Esmaeilinezhad, Z, Babajafari, S, Sohrabi, Z, Eskandari, MH, Amooee, S, Barati-Boldaji, R
Nutrition, metabolism, and cardiovascular diseases : NMCD. 2019;(2):201-208
Abstract
BACKGROUND AND AIMS Polycystic Ovarian Syndrome is a common reproductive, endocrine, and metabolic disease in women. Pomegranate juice, known as a rich source of phytochemicals with high antioxidant activity, enriched with probiotic may improve PCOS. METHODS AND RESULTS A randomized, controlled, triple-blinded, parallel trial study was performed in PCOS patients (n = 92).
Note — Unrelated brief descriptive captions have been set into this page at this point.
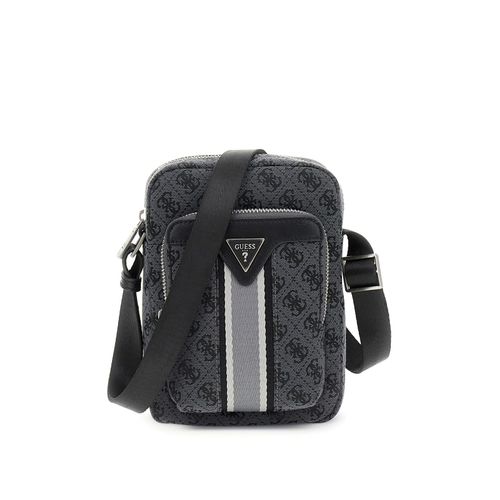 Sac à dos Guess Milano Compact Backp Coal/Black MISTP5163
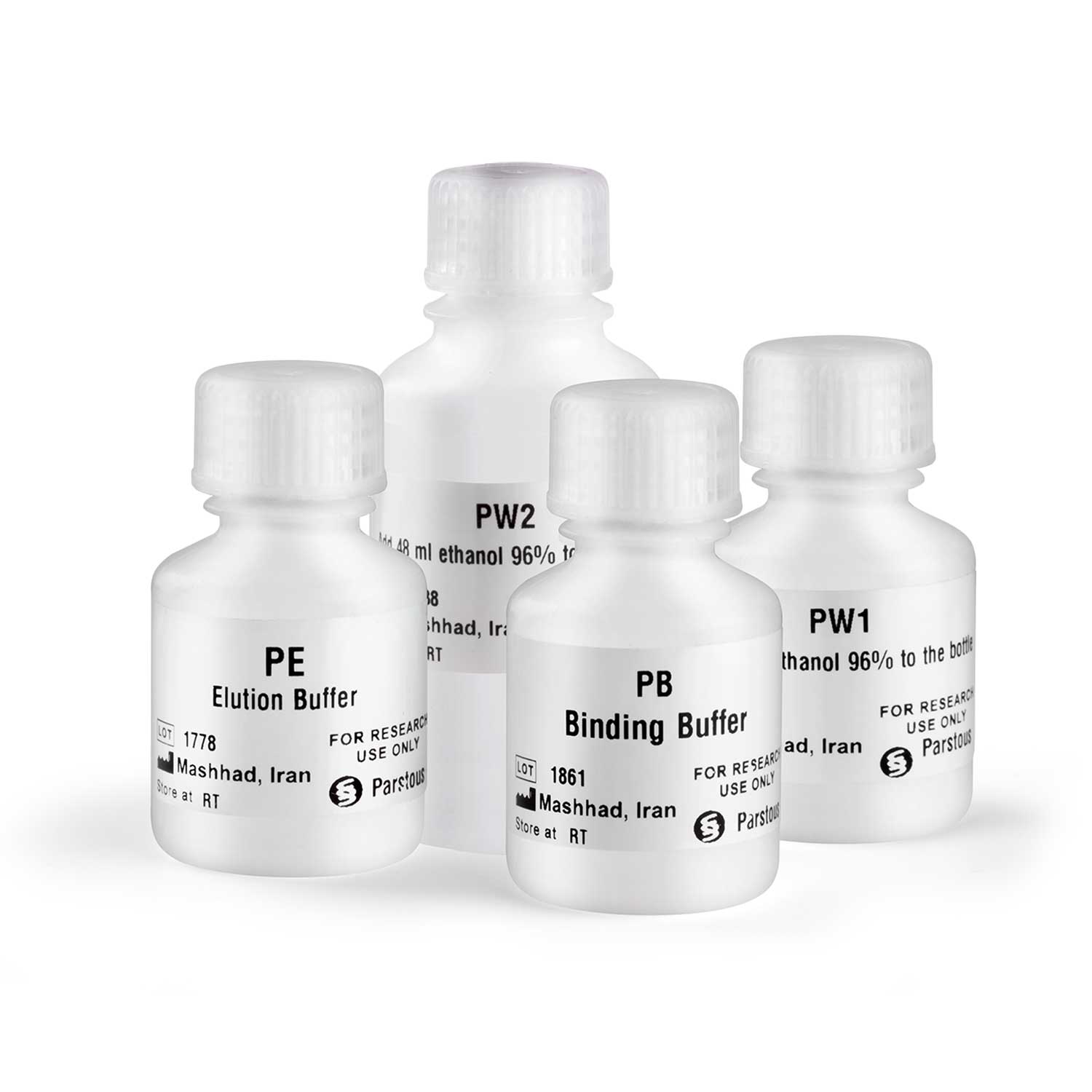 کیت استخراج DNA ژنومی از خون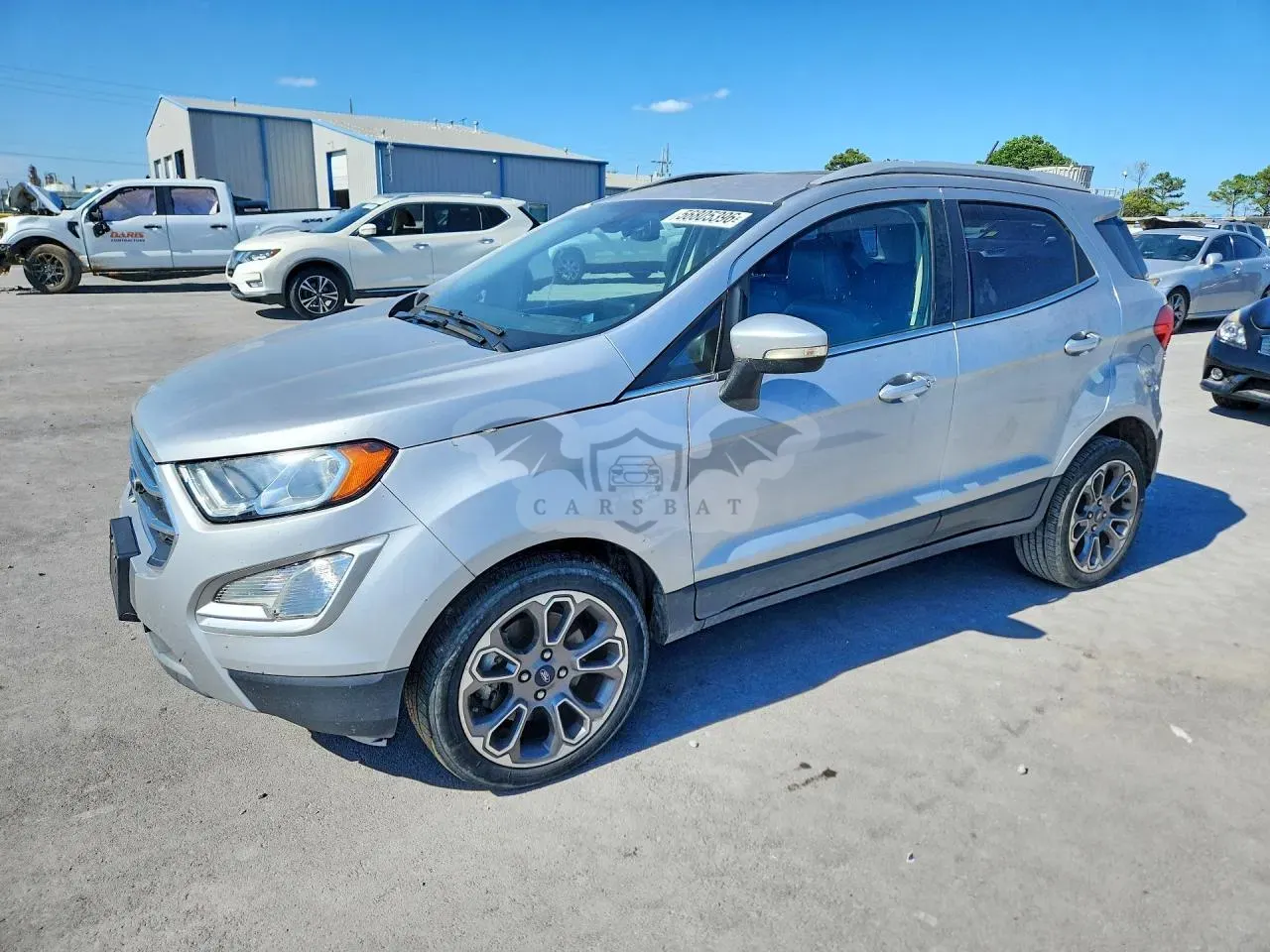 Ford Ecosport 1.0L 3 2019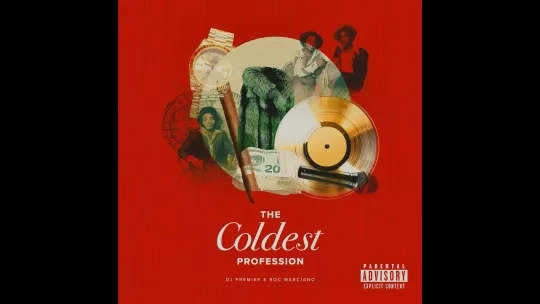 DJ Premier & Roc Marciano - The Coldest Profession Thumbnail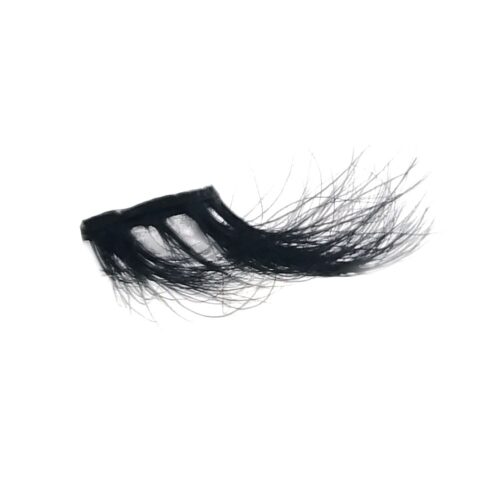 22mm 3D Mink Eyelashes Thick HandMade Full Strip Mink Lashes HG8755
Three treatment groups (23 patients each) received 2 L of synbiotic pomegranate juice (SPJ), pomegranate juice (PJ), and synbiotic beverage (SB) weekly. The control group (23 patients) received 2 L of placebo beverage weekly. Primary outcome was any change in insulin resistance and secondary outcomes were fasting blood sugar (FBS), insulin sensitivity, testosterone, luteinizing hormone (LH), follicle stimulating hormone (FSH), body mass index (BMI), waist and hip circumference, from baseline to the end of the trial. At the end of the study, 86 patients were analyzed. There was significant change in insulin resistance in the SPJ and SB groups. Insulin sensitivity increased significantly in the SPJ and SB groups. Insulin also changed significantly in the SPJ and SB groups. BMI, weight and waist circumference decreased significantly in the SPJ and SB groups. Testosterone level also decreased significantly in the SPJ and SB groups. There was no significant change in FPG, LH and FSH in any of the groups. CONCLUSION SPJ in the form of a new beverage can improve insulin resistance, insulin, testosterone level, BMI, weight and waist circumference in PCOS. This trial was registered in Iranian Registry of Clinical Trials, with number: 25272.